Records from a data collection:
»»

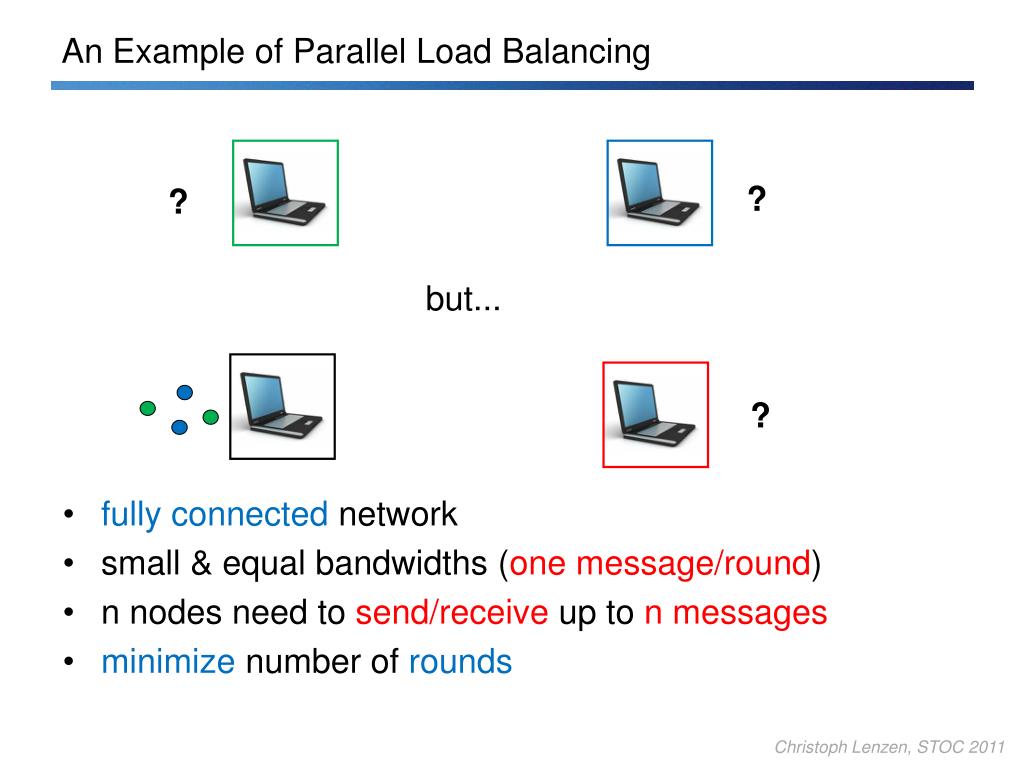 An Example of Parallel Load Balancing

?

?

but...

?

• fully connected network
• small & equal bandwidths (one message/round)
• n nodes need to send/receive up to n messages
• minimize number of rounds

Christoph Lenzen, STOC 2011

««

How to complete this task:
Restate every record exactly, please; do not copy the pictures.

Exercise output:
 An Example of Parallel Load Balancing

?

?

but...

?

• fully connected network
• small & equal bandwidths (one message/round)
• n nodes need to send/receive up to n messages
• minimize number of rounds

Christoph Lenzen, STOC 2011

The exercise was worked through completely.